Sen no Taki (仙の滝)

KonbiniFor Love of a Konbini Idol I Faced Her Onryo Lover By Nara Moore Art Mai-sensei Image: A woman with short red hair (Ume). Dressed in a coat is holding up another woman with light blue hair in twin tails (Shiomi) Shiomi is dressed in a light cotton dress. Behind them is an angry blue-faced ghost. You can see Buddhist grave markers and lightning in the background. コンビニエンスストアのカウンターに立つ青い髪の女性。彼女は黒と金の制服を着ている。背後には商品が積まれた棚がある。

(Art: “The Rescue,” by Mai-sensei)

“So, what are you going to do?” Shiomi asked.

We had just left a small turnoff by a temple where I had called Chinmoku Izumi Temple. Her tone conveyed a vague sense that she disagreed with me continuing the way we were going. But of course, she wouldn’t say it. Not when she could save it up and blame me later.

As soon as I had the thought, I realized I was being unfair. The passive-aggressiveness and profane-laden outbursts had ceased once I renewed my promise not to abandon her, but I had a vague headache and sense of foreboding. All of which made me irritable. The light sleet that was falling didn’t help either.

“I don’t know. Go to Sen no Taki (Sacred Falls) and hope for the best.”

It was that or go home, an unacceptable option. If I went home, Shiomi would walk out some night into Mikawa’s arms. I was unsure why I cared so much. Sure, I would care about anyone threatened by an onryo, but I suspected my feelings went further. Feelings that weren’t reciprocated.

“They’re sacred, after all,” I continued. “Surely no harm can come to us there.” Not that I believed that. Like whistling in the dark, I was trying to make myself feel better.

“Sen no Taki. Are you sure it means Sacred Waterfall and not Wizard’s Waterfall?” she asked.

I looked at her. “Yabai, who says you’re stupid? That’s pretty clever. I wouldn’t have thought of that. ‘仙’ could mean ‘wizard’ not ‘sacred’. Still, I don’t see that we have a choice. If it’s the wrong place, we’ll continue to Daienji. We still have time, assuming nothing goes wrong.”

If nothing goes wrong,” I thought sarcastically. Neither of us said that was a big if, especially if it was Wizard Falls.

After a minute, the sleet let up, and we rolled through patchy fog. On our right, the Usune River rushed along its course. As much as I tried not to, I listened for voices in its babble and the periodic gusts of wind. If they contained words, they were beyond my comprehension, but it didn’t stop my mind from trying to find meaning in every sound.
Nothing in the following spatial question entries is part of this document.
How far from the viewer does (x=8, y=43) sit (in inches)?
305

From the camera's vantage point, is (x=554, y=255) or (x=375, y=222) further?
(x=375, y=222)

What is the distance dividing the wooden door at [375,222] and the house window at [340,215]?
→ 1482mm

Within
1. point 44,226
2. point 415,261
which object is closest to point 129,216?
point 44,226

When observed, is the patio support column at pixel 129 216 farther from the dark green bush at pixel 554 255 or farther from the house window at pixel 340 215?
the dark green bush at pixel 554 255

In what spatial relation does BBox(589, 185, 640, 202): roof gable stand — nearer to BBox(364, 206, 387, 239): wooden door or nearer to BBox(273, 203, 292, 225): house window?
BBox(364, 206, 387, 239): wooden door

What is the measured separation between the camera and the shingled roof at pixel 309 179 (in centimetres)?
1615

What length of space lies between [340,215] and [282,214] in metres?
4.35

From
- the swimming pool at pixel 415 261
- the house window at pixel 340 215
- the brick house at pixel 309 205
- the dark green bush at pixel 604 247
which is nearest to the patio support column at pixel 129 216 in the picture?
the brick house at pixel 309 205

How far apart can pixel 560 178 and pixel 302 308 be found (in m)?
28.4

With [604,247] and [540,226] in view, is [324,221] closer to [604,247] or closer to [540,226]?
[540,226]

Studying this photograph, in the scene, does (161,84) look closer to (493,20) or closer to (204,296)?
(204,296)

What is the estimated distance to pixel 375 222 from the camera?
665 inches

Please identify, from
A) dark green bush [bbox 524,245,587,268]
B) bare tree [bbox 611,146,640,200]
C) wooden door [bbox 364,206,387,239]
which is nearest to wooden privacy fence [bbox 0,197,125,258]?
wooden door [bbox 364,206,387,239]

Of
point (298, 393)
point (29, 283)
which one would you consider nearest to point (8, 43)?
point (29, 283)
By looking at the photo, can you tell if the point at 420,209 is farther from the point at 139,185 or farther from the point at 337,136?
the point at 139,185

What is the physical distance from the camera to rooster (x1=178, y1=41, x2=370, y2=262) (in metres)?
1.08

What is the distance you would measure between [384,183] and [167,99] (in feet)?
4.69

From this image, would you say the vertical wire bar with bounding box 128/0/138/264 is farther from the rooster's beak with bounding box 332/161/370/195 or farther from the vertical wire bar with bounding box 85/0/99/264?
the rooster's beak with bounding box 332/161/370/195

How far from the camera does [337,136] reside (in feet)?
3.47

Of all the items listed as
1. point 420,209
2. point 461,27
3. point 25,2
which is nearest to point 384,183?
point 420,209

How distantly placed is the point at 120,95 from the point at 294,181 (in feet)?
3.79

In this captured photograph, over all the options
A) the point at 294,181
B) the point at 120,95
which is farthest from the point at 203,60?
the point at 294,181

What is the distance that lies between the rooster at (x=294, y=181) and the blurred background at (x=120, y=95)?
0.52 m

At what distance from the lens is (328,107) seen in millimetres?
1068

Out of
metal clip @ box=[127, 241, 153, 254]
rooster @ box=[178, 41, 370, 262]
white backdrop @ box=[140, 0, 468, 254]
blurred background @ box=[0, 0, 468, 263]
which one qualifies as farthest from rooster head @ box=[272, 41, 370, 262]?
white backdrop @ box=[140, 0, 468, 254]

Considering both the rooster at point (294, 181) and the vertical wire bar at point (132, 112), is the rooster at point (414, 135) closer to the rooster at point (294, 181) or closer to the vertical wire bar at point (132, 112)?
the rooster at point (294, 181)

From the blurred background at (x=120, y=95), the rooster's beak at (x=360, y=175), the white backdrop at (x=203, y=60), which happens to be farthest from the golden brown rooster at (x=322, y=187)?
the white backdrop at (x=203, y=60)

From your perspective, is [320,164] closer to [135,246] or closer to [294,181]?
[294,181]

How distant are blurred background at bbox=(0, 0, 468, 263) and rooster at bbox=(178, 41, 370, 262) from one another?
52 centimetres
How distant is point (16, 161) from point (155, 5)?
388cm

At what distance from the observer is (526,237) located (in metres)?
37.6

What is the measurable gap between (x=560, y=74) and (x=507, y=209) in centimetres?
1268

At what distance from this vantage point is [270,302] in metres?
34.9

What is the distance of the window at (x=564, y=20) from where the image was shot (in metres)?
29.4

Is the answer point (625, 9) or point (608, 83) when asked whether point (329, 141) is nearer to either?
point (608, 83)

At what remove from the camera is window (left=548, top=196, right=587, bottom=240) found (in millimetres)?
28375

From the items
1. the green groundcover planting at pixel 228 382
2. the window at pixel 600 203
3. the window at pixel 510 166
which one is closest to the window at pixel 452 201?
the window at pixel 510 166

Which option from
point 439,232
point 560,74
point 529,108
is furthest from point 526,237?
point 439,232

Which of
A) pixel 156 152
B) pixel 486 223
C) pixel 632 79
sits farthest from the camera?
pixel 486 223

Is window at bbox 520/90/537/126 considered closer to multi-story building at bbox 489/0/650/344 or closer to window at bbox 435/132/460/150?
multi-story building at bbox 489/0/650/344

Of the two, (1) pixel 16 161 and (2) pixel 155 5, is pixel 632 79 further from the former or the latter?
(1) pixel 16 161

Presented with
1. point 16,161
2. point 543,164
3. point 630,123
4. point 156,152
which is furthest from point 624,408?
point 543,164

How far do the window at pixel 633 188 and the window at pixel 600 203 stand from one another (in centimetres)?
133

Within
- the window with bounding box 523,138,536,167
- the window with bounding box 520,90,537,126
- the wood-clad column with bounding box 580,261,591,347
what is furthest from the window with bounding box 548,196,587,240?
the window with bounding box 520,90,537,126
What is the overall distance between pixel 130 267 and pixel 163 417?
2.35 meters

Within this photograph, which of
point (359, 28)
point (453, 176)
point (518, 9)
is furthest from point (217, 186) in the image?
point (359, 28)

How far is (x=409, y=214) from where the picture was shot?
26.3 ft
You would have thought that would be enough to keep me alert, but a restless night and a residue of fatigue from overwork weighed on me. The fog of the Kawaba Valley or the smoke from Shiomi’s cigarette seemed to have seeped into my mind, and I drifted and nodded.

I thought about asking Shiomi to talk, but she was lost in thought, smoking. Besides, I didn’t think I could face any more of Shiomi’s story. Mikawa hadn’t hit her. I suppose that was a small blessing. That was the best I could say.

So instead, I fished out a CD and glanced at it. The label said THE GUERRiLLA BiSH, something loud to mask any voices and keep me awake.

When I fumbled with the case, Shiomi roused herself, took it, and put the disk in the player. Instead of loud rock, the music was a slow, melancholy, dark-pop tune. Mournful like a funeral dirge.

“You have our CD?” Wonder tinged Shiomi’s voice. “Did you know who I was?”

Soft wailing voices joined in with the guitars. Shiomi’s smoldering cigarette traced an arc in the dim gray light in time with a short crescendo. Then her hands came down as the music exploded with a resounding crash of drums and electric guitars.

She reached out and turned the music down, which had become a wild riot of chords, so that she could speak to me. “The audience would all have their arms up like that and scream as they brought their arms down. ‘Oye, Oye, Oye.’” Her face was animated; shining with inner fire. She could have outshone Amaterasu. This was yet another Shiomi I had never seen. If she had half this energy on stage, I could see why people would come to see her. I would have come to see her!

“Did you ever see our show?” excitement lit up her voice.

I had to shake my head no. I had no idea where the CD had come from. It wasn’t something Tomo would have picked up, and it wasn’t anything I recognized.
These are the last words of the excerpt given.